RAF MILDENHALL, England – Sixty service members and spouses from across Europe gathered together for the Master Resilience Trainer Course here, Feb. 12-16.
The course is designed to take students who have already become resilience trainer assistants and enhance their skills by learning about the scientific research supporting their techniques.
“We teach a core curriculum that is built to help make people stronger mentally,” said Terry Brazil, master resilience trainer contractor. “The services we provide are designed to help people fix challenges and problems by helping them tap into their strengths and be as effective as they can.”
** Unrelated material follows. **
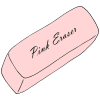 Eraser Picture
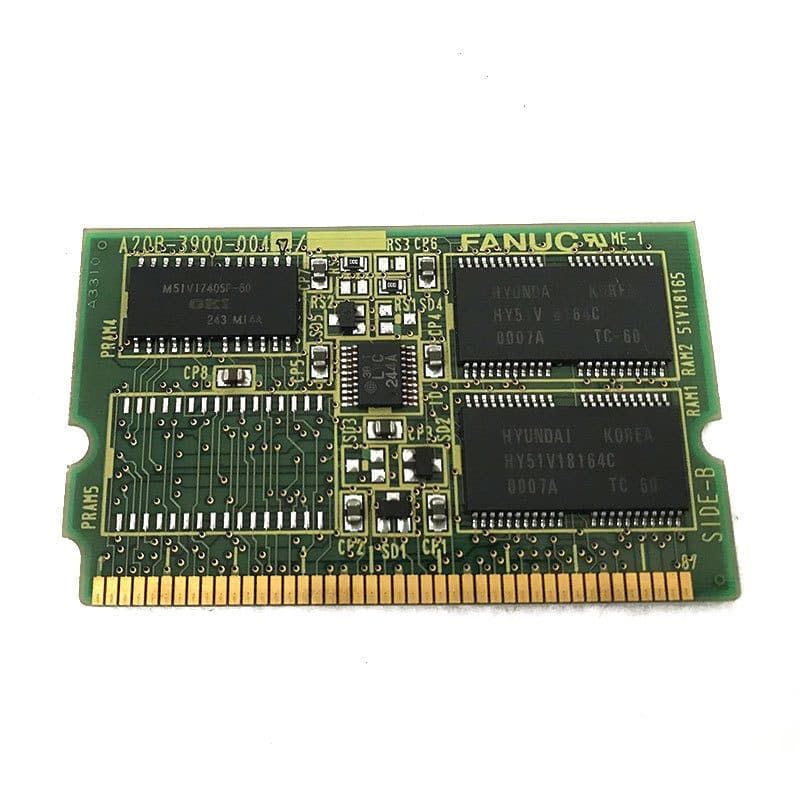 A20B-3900-0041 FANUC A20B-3900-0041 PCB Board - View 3 | CNC Spare Part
The trainers provide the students with a deeper understanding of the core concepts so they can share the knowledge with their home units.
“Airmen are able to go back to their unit and do two things: first is to go forward and train, and second, act as ambassadors of the program and demonstrate their newfound skills,” Brazil explained. “That’s a critical piece because you can be an awesome trainer, but if you aren’t practicing the skills, people see that and they see right through it.”
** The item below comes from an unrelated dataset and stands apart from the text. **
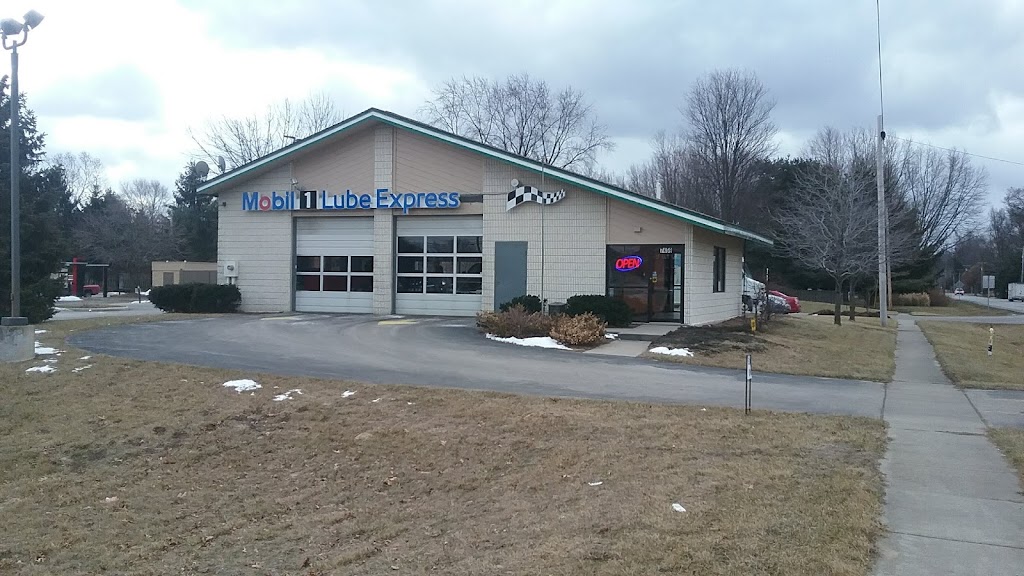 EXPRESS LUBE | 7459 Central Ave, Toledo, OH 43617, USA | Phone: (419) 517-7171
Personnel from Stavanger, Norway; Aviano Air Base, Italy; Moron Air Base, Spain; and surrounding bases in the United Kingdom participated in this collaborative workshop.
“I wanted to become an MRT because I love to help people and to be of service to others,” said Staff Sgt. Genevieve Villela, 100th Comptroller Squadron NCO-in-charge of financial operations. “With this, I am learning skills to better myself as a person, as a supervisor and as a leader.”
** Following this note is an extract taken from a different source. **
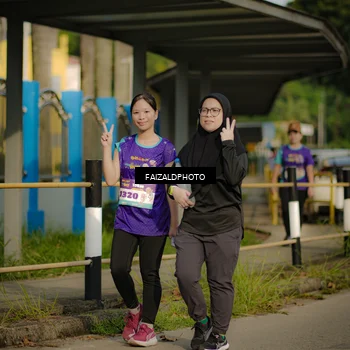 Runner Photo 8290456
The week-long training culminated with two days of student teach-back, where the students demonstrated to their teachers and the rest of the class what they learned.
“For us, the teach-backs are one of the most reinforcing parts of the curriculum and the week,” said Brazil. “We get to see how they’ve internalized what we have been talking about, and it’s a lot of fun to see people really shine.”
The course aims to help people deal more effectively with daily challenges so that when more difficult ones arise the MRTs are able to deal with them.
“This is not just about major adversities, it’s about life and the day-to-day hassles,” Brazil said. “We want students to gain perspective and get a deeper understanding of why we do some of the things we do.”
The class maintains a positive atmosphere, focusing on bettering the student’s ability to deal with stress.
“I think it’s a great opportunity and I would suggest if anyone has the opportunity to be an RTA or an MRT, definitely take it up. You meet a lot of good people, you learn skills and better yourself,” Villela said. “You learn skills for your job that you can utilize in your life or wherever you go.”